* [TEXT UNDER STUDY]:
# Squirrel Hunt



## DANNY ELLER (Feb 16, 2000)

Squirrel Hunt
Central Michigan Sportsman Club
October 31 09
Located 4 miles east of Stanton on 522 
Breakfast 7 am till 9 am 
Registration $10 breakfast FREE
Back by 2 pm 
Turn in 1 squirrel per hunter 
For a ticket on a 22 rifle 
Door prizes with registration
Hunt with or without dogs. 


989-291-5181


----------



## john warren (Jan 25, 2005)

theres been a few fellows posting about being new to squirrel hunting. this would be a great experiance for you.


----------



## DANNY ELLER (Feb 16, 2000)

Any one coming? This is in with our michigan cur and fiest weekend if you want to see a good squirrel dog work come on out Dan


----------



## No.4shot (Oct 22, 2002)

If I were available I would love to, but will be out of town. I have always wanted to watch squirrel dogs work. I have watched the videos on youtube but it is still not like real life.

don't tell my lab but when my she dies one of the breeds I am considering is a fiest.


----------



## SchuStrings32jg (Jul 13, 2008)

How many people can hunt with you and how much land is available to hunt on?


----------



## DANNY ELLER (Feb 16, 2000)

Lots of state land we are right in the middle of the stanton state game area. Every one splits up we can put people who want to try hunting with dogs with someone
Dan


----------



## Fishslayer5789 (Mar 1, 2007)

PM sent. I am definately interested and have plenty of experience hunting, especially for squirrels.


----------



## DANNY ELLER (Feb 16, 2000)

We are 20 or 30 minites west of alma and a little south Drawing is a 2 Pm you can enter up till then 22 rifel and lots of door prizes Come on out Dan


----------



## jackbob42 (Nov 12, 2003)

Keep reminding me Dan ! :lol::lol::lol:
I can probably guide also.


----------



## strawboss (Sep 7, 2009)

If only I didn't have to work that morning. I wanna try hunting with a dog so bad


----------



## DANNY ELLER (Feb 16, 2000)

Been working to get things ready New wood stove in the club house, with a ring of chairs set up for the lies. Friday night ukc bench show and **** hunt, Buddy **** hunts, and Texas holdem, Venison stew on the stove. Saturday morning breakfast and squirrel hunt with first place a 22. saturday night hide and meat hunt. Sunday breakfast and packing up Looking forward to this Dan


----------



## Fishslayer5789 (Mar 1, 2007)

* [DATA TO EXAMINE]:
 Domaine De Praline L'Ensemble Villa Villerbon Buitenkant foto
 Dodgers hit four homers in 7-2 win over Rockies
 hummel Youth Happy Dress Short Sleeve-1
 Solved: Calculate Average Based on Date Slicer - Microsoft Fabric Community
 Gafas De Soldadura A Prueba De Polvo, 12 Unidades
* * *
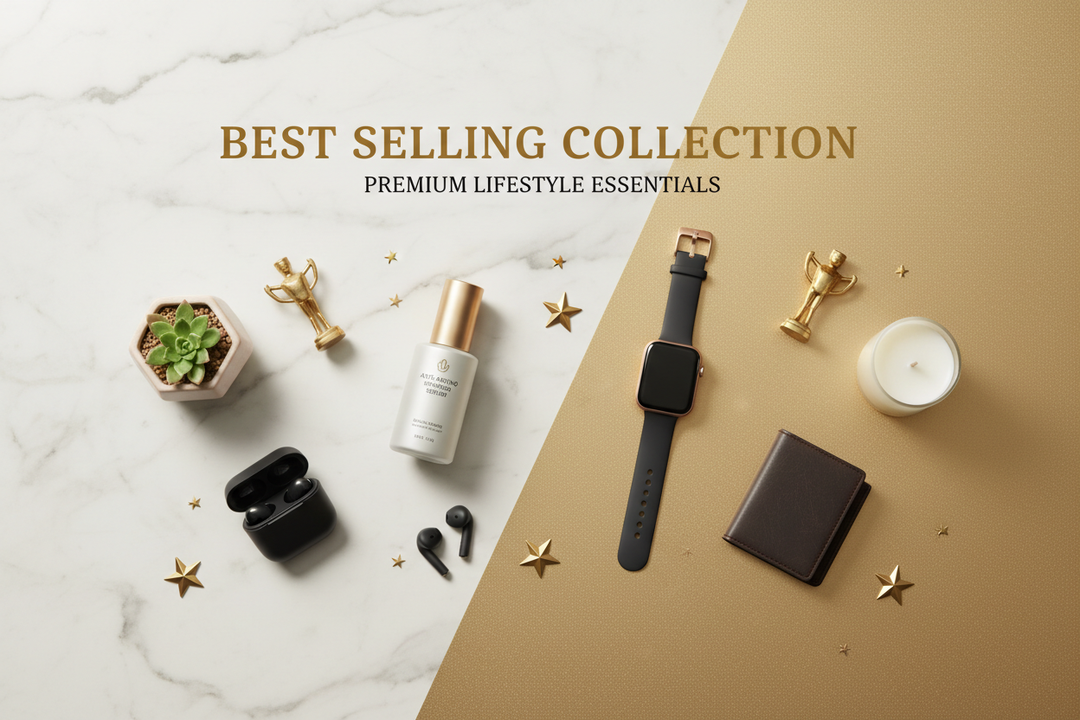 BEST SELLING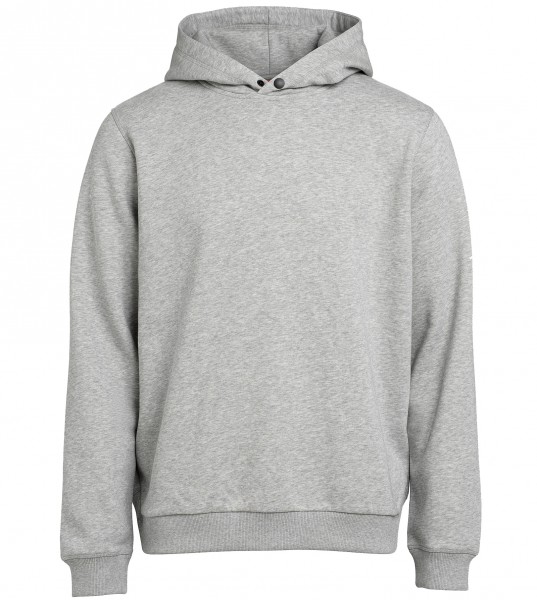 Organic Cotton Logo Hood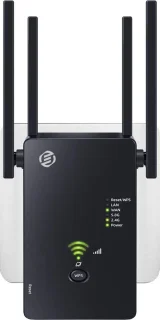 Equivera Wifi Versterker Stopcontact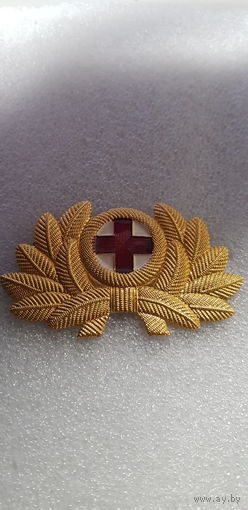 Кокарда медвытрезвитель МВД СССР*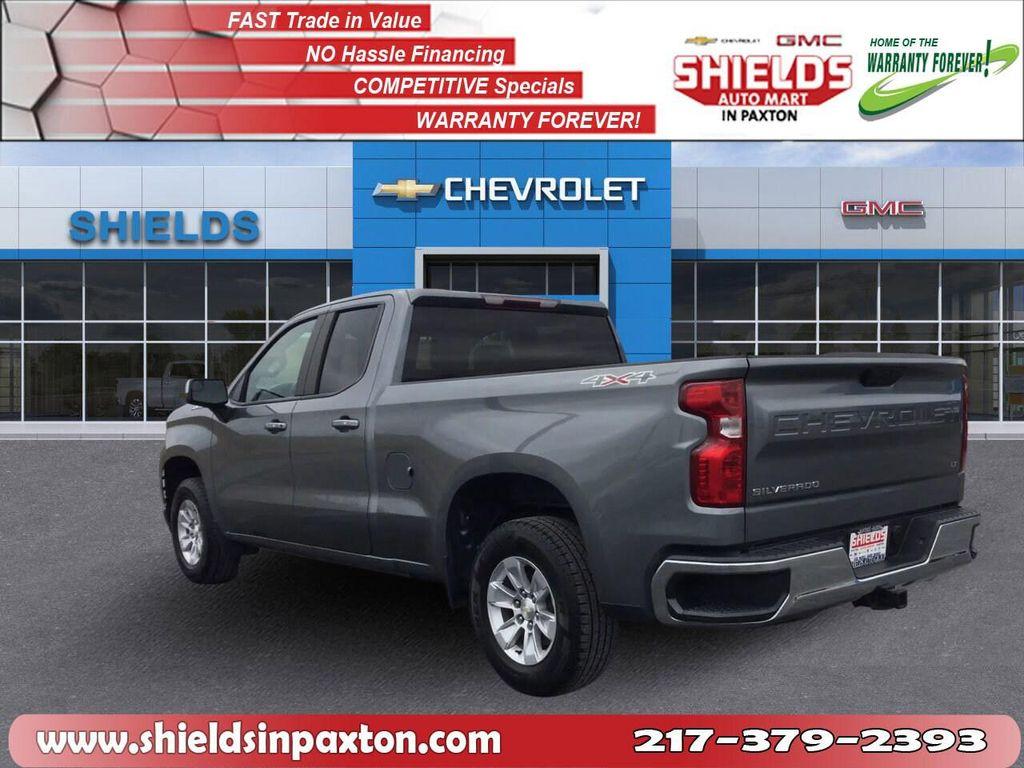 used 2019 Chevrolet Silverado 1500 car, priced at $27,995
--
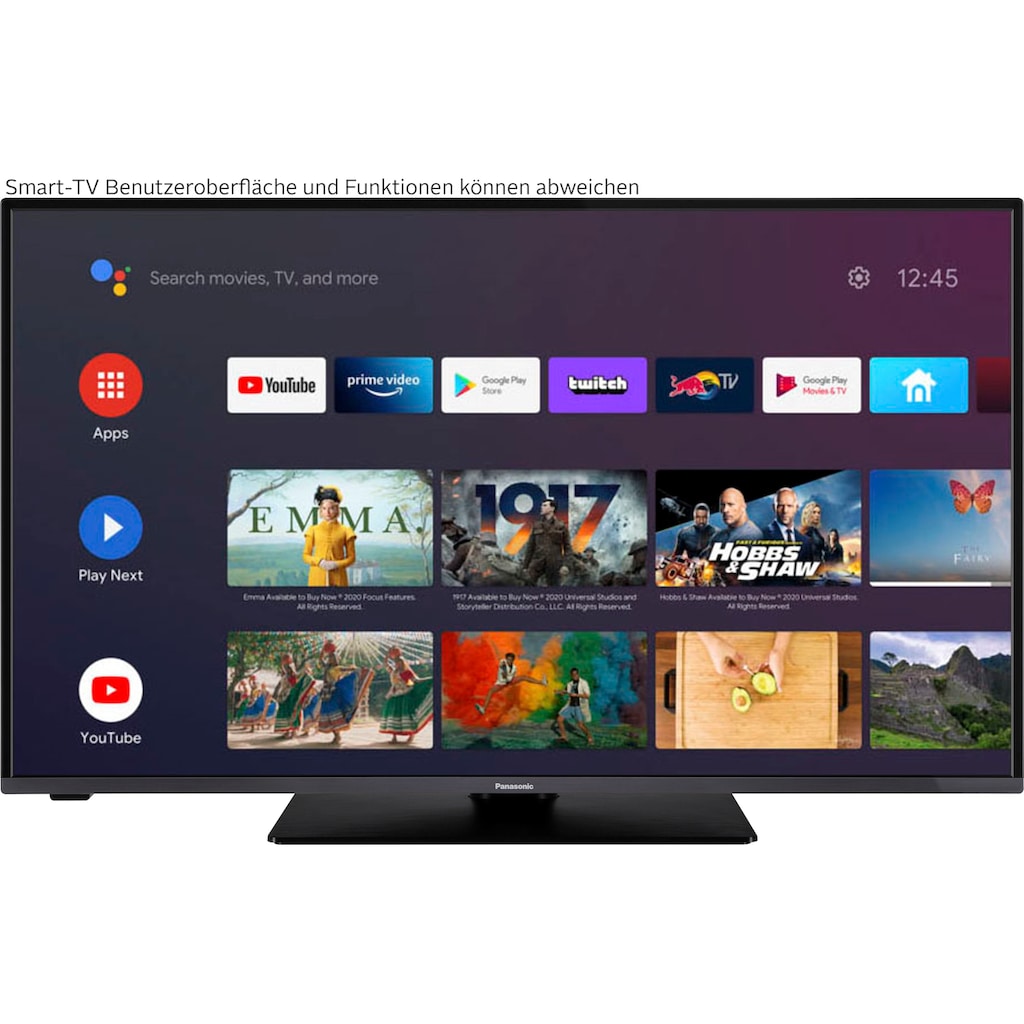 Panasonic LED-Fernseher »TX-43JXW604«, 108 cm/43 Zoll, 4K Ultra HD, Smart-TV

* [REQUIRED ACTIONS]:
- a) Retype the part of the squirrel hunt thread that opens with the words containing "989-291-5181" and closes with "experiance for you.".
- b) Answer these questions about the squirrel hunt thread:
(i) What does registration cost?
(ii) Which state game area is the club in the middle of?
(iii) What food will be on the stove Friday night?
- c) Carry on the squirrel hunt thread from where it stops.

* [ANSWERS FOR THE TASKS]:
- a)
989-291-5181


----------



## john warren (Jan 25, 2005)

theres been a few fellows posting about being new to squirrel hunting. this would be a great experiance for you.

- b)
(i) $10
(ii) The Stanton state game area
(iii) Venison stew

- c)
How many guys do you think will be attending the event Saturday? The only thing that would keep me from showing up is if I end up going to Traverse City to visit my family.


----------



## gawelg (Mar 19, 2008)

Dan

Is there also a UKC **** hunt in Stanton this Friday? If so what time?

Thanks, Gary


----------



## DANNY ELLER (Feb 16, 2000)

My mistake Nkc Cur and Fiest **** Hunt


----------



## No Deer (Nov 24, 2005)

Danny Thank you very much. My friends and I had a great time going out with you and Dave and Dennis. It was the first time any of us had ever done squirrel hunting over dogs and hopefully won't be the last time. We were all using flintlock smooth bores which really added to our enjoyment. Mike is now contemplating getting himself a squirrel dog, much to his wife's dismay :lol: (she thinks two dogs in the house already is enough,....... go figure) Maybe we will make it out to another hunt with you guys this year.


----------



## DANNY ELLER (Feb 16, 2000)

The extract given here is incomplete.